Mots-clé : Claire-Marie LeGuay

Claire-Marie LeGuay : Bach, de la joie à la lumière

par

Un livre écrit à quatre mains avec Erik Orsenna, un disque (Mirare), des récitals aux Midis-Minimes à Bruxelles et Louvain, un concert et une rencontre avec Orsenna à La Roque d’Anthéron, Claire-Marie LeGuay et Bach font la une de l’activité musicale en ce mois de juillet.

Comment s’est déroulé cette réflexion conjointe avec Erik Orsenna, comme une série de réactions instinctives ou comme l’application d’une conduite préétablie ?

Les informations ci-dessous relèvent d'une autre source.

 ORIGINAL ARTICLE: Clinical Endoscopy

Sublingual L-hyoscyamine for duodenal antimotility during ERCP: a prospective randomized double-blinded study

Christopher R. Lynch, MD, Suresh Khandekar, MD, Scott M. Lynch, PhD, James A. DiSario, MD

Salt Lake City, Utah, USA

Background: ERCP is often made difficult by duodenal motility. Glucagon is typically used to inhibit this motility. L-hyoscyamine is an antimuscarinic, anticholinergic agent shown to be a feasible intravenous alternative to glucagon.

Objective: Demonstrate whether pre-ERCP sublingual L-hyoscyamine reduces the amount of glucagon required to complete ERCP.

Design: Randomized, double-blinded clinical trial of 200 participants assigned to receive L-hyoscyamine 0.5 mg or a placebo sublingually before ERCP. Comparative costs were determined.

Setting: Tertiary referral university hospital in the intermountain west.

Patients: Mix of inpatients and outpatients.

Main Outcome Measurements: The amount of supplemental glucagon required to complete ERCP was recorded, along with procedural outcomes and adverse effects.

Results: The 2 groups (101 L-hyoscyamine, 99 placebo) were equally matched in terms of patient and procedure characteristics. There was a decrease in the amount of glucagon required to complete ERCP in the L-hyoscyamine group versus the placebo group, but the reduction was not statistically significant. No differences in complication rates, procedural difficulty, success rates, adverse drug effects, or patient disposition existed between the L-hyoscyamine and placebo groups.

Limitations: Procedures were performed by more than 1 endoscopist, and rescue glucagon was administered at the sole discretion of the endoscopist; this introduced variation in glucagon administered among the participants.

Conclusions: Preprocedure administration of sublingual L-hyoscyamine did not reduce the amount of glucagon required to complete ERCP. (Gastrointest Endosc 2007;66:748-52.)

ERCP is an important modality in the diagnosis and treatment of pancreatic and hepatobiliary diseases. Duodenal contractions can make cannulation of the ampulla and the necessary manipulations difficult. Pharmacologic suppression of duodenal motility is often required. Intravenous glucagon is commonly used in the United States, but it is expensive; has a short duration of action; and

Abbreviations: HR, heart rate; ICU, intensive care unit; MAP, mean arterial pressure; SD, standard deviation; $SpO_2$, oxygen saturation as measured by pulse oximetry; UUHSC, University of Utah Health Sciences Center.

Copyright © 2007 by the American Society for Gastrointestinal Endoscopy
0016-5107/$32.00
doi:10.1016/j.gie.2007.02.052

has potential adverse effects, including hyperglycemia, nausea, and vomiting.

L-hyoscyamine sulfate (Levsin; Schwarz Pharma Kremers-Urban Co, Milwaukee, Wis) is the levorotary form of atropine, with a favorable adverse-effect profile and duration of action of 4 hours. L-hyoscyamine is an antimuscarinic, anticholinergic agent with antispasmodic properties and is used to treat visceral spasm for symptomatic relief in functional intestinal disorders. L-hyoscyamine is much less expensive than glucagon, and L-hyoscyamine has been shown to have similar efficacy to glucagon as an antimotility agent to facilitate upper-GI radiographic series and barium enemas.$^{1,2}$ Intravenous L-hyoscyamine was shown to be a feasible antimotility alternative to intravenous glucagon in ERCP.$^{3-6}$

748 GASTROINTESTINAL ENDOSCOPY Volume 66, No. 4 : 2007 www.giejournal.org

Plutôt comme un dialogue construit au fil des ans. Tout a démarré avec un concert paroles et musiques qui apportaient un regard sur Bach au travers de ses deux femmes Très intéressé, le public nous a incité à faire quelque chose ensemble, une sorte de dialogue croisé où nous nous adressions directement au lecteur et non pas l’un à l’autre. Certes nous nous répondions et évoluions en parallèle mais en étant surtout sensibles aux expériences que nous voulions partager : l’apprentissage de pianiste amateur d’Erik, mon travail avec Thierry Escaich ou la découverte conjointe des manuscrits lors d’une incroyable visite d’initiation dans un département secret de la Bibliothèque nationale. Notre objectif était de retrouver l’image de Bach et de le sentir proche de nous.

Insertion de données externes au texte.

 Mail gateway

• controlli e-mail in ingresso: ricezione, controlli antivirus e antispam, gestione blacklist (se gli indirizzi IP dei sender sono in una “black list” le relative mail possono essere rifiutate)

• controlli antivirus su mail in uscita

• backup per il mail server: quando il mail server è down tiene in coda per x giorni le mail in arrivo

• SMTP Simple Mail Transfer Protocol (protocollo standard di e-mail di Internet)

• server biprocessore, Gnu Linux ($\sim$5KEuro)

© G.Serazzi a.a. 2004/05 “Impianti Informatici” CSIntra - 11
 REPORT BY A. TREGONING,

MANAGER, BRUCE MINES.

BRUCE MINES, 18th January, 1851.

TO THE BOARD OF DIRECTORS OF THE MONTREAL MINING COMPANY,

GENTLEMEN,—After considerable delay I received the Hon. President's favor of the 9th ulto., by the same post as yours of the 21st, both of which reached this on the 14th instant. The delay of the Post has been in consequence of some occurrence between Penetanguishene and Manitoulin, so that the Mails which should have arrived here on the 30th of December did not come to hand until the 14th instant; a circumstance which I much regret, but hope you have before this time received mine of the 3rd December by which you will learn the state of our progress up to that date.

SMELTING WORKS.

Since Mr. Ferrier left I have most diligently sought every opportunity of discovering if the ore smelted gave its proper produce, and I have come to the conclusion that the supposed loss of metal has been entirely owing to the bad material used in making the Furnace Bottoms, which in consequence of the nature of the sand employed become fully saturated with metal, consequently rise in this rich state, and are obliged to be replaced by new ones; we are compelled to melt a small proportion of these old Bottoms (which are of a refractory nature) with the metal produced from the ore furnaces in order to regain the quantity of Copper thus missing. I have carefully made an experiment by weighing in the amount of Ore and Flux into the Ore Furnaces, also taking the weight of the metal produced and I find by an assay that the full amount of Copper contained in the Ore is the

C’était l’expression d’un rendez-vous quotidien avec le maître qui revêtait pour chacun d’entre nous une importance capitale comme l’équivalent de l’air que l’on respire.

Peu de compositeurs suscite cette quotidienneté. On pense à Chopin qui jouait tous les matins un prélude et fugue de Bach. Qu’est-ce qui le rend aussi présent chez ceux qu’il fascine ?

On a chacun ses points de repère, nous avons tous nos œuvres chères. C’est une sorte de dialogue avec soi-même qui traverse notre vie avec ce qu’elle comprend d’efforts, de voyages, de responsabilités multiples qui s’expriment chez lui dans un paroxysme d’énergie et me rapproche de sa personnalité. Ce quotidien devient alors l’œuvre d’une vie, de l’espoir aussi qui permet de lutter contre les tracas d’une existence. Et lui-même n’a cessé de se battre, porté par une espérance sans faille.

Bach traversa en fait une vie très dure.

Elle le fut depuis son enfance où il s’est retrouvé loin de ses parents, amené à apprendre en copiant des œuvres d’origines diverses, entreprenant de longs voyages à pied pour faire des découvertes musicales (Reinken à Hambourg, Buxtehude à Lubeck).

Et plus tard sa vie devient une expérience ahurissante quand il compose à Leipzig en donnant cours aux élèves, éduquant enfants et élèves chez lui au milieu d’une foule de gens et composant dans cet incroyable brouhaha. En musique, il accumule expériences et connaissances avec une gourmandise insatiable et défend ses positions vis-à-vis de sa tutelle avec un courage audacieux.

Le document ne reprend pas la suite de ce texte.